India is a poor country. It is a post-colonial country. We are as nostalgic about British era ‘quality’ products as we are about the merits of “herbal” remedies even though popular herbal concoctions like Chyavanprash contain mainly sugar.

India came of age, IT age that is, celebrating its “kissans”(farmers) and “jawans” (soldiers). India entered the age of economic liberalization with its own baggage of history - colonialism, and its familial structures, religion, and government propaganda. The specificity of ads, the perversities of the pitches, all are merely scavenging over the body of this skewed, troubled body politic.

I grew up in this strange India. I grew up drawing my houses with slanted tiled roofs even though I lived in Delhi which only has flat roofed houses. I grew up drawing my houses as spare free standing houses, in middle of nowhere, and with a long winding walkway and green brushes even though, I never saw such houses while growing up. I drew colonial beauty - the mimesis of colonial aesthetics in India is deep and resonance, powerful. I grew up in a household where both of my parents were government “servants”.

Commercial advertisement traditions in the country are still cognizant of India’s deep poverty - they focus on the practical and not merely the aspirational though that is rapidly changing. I suppose as the economy grows the ratio of practical pitches to aspirational pitches increases. It is an artificial line - the line between practical and aspirational- and a line that blurs often but a line nonetheless. The fact is that most Indians haven’t reached a level of material comfort where each additional major or minor purchase isn’t looked on as something that materially and significantly improves comfort.

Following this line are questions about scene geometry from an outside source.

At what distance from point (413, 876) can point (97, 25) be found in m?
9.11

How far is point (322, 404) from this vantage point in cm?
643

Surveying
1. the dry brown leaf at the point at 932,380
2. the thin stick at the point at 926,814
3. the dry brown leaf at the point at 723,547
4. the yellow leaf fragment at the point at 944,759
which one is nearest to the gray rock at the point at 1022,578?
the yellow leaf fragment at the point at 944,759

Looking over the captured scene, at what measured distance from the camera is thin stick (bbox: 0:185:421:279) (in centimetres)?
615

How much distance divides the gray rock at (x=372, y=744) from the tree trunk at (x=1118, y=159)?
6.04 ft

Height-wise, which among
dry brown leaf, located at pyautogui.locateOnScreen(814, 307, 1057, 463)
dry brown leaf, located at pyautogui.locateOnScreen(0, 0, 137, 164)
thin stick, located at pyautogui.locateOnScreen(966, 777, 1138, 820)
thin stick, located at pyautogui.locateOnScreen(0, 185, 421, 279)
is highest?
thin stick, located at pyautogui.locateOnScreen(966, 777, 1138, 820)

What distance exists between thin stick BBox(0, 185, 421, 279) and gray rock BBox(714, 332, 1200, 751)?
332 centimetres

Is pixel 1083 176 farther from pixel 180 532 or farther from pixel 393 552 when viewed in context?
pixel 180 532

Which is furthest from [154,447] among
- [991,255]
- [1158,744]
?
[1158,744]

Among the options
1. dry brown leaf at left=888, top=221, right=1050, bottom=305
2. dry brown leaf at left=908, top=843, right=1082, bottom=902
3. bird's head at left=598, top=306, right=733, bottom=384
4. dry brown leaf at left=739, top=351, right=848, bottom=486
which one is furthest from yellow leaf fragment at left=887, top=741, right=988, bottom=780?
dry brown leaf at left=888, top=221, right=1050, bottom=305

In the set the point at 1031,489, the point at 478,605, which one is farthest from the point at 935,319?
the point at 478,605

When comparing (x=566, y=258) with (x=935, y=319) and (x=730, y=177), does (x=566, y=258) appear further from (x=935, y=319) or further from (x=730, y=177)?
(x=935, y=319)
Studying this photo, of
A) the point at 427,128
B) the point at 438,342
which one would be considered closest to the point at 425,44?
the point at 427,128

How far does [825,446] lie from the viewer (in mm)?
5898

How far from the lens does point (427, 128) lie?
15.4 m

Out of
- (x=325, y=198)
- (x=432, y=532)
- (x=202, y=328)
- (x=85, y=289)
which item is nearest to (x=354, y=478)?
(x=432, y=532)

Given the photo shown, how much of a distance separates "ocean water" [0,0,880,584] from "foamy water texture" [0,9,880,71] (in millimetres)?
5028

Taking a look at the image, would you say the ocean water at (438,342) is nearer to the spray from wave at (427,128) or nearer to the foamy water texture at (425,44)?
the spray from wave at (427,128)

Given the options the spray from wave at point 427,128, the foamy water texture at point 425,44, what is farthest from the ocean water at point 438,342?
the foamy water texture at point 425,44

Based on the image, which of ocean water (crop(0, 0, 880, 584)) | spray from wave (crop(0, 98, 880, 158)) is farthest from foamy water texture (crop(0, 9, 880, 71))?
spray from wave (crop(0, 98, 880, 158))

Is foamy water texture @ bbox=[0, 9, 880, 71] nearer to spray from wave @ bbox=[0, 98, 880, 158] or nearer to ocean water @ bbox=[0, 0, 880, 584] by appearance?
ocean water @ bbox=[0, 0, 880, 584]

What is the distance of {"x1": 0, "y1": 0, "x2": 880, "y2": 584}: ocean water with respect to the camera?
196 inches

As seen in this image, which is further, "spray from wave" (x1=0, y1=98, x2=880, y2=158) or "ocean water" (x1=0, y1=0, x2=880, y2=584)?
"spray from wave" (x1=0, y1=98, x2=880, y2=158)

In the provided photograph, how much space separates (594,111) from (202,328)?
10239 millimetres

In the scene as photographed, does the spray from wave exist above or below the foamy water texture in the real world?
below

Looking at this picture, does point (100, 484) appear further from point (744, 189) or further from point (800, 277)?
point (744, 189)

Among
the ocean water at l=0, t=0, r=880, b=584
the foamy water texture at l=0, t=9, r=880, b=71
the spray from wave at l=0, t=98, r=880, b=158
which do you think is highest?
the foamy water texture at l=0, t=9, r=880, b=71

India in some sense is a prime market for marketers, except of course its soul sapping poverty. Indians, ever aware of social position and with brains hardwired to equate price with quality, are almost always willing to buy something costlier that shows better taste or portends better quality. Of course their instincts are roped in by positive social perception about buying something for a “good value” aka cheaply. There is little doubt in my mind that the most successful advertisements will make both pitches. Similarly, the most successful advertisements would also pitch to both its modern commercial aspirational soul, and its traditional religious - changing yet rooted - soul.